I open the next paper. It’s another list, with “Stuff” written across the top, then: candles, lawn chair, blank tapes, phone card, origami paper. The list goes on; it’s a “want” list, or a shopping list. Things he’d like to have for his birthday, perhaps. The simplicity of these small desires touches me.
The next sheet is a to-do list. Again, the handwriting is legible and the columns organized. There are about seventy-five items on this list. Most are written in blue ink, a few in green, black or red. I stare at this for a long time.
Among the plans he’d made:
- Write letters (with a list of over twenty people, including me, Ali, other family, old friends, our rabbi, his old therapist – what had he wanted to say?)
- Write play
- Write animal language dictionary
- Make gifts: Mom pillow, Dream Catchers, Ali cookbook (for his sister)
- Compose college essay
- Build a drum
- Make chess set
More lists: movies he wanted to see, videos he wanted to rent, books he wanted to read, CDs he wanted to buy.
I’d almost forgotten that he used to have dreams. So many dreams, such simple ones. Any dreams at all. It’s not fair! He had all of these plans. Will he ever get to do them?

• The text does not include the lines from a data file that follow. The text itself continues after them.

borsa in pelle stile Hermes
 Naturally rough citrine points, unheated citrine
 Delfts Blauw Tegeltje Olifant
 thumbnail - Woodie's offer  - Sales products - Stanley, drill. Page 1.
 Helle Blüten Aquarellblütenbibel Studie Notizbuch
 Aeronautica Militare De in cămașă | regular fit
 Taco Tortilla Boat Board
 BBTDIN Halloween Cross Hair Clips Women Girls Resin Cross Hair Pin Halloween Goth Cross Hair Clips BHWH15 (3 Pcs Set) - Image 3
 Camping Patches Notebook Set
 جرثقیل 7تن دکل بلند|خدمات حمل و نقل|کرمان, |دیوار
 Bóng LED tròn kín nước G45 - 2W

At the bottom of the pile is a last piece of folded paper. This one is messier, but I can still read what it says. It is full of quotes, ideas, and plans that are more internal. Written here are ideals Ben wants to live by, almost like New Year’s Resolutions:
- Listen a lot.
- Blow nothing up out of proportion.
- Simplify, don’t be hypersensitive.
- Don’t judge people.
- Don’t use your muscles, use your mind.
- Don’t use big words.
- Think before I speak or act.
- Don’t try to control others, let them be.
- Reach out to people, lovingly.
- Hear and consider others’ points of view.
- …and the list continues.
I’d had no idea Ben was trying to change himself all the time I was desperately trying to change him.
Plans for his life - a life at a standstill for so many years. A life worth living; a life worth saving; a life stolen from him. Will he – will we -ever get it back? My boy, my precious boy. I know you’re still in there. Come back to us. Come back to you.
I wipe my eyes, carefully refold the papers and put them back in the little metal box. I wish I could sleep with it under my pillow, like a lost baby tooth, and have my wishes – and Ben’s – come true.
Randye Kaye is an actress, broadcaster, voice talent, and speaker. She is the author of Ben Behind His Voices: One Family's Journey from the Chaos of Schizophrenia to Hope.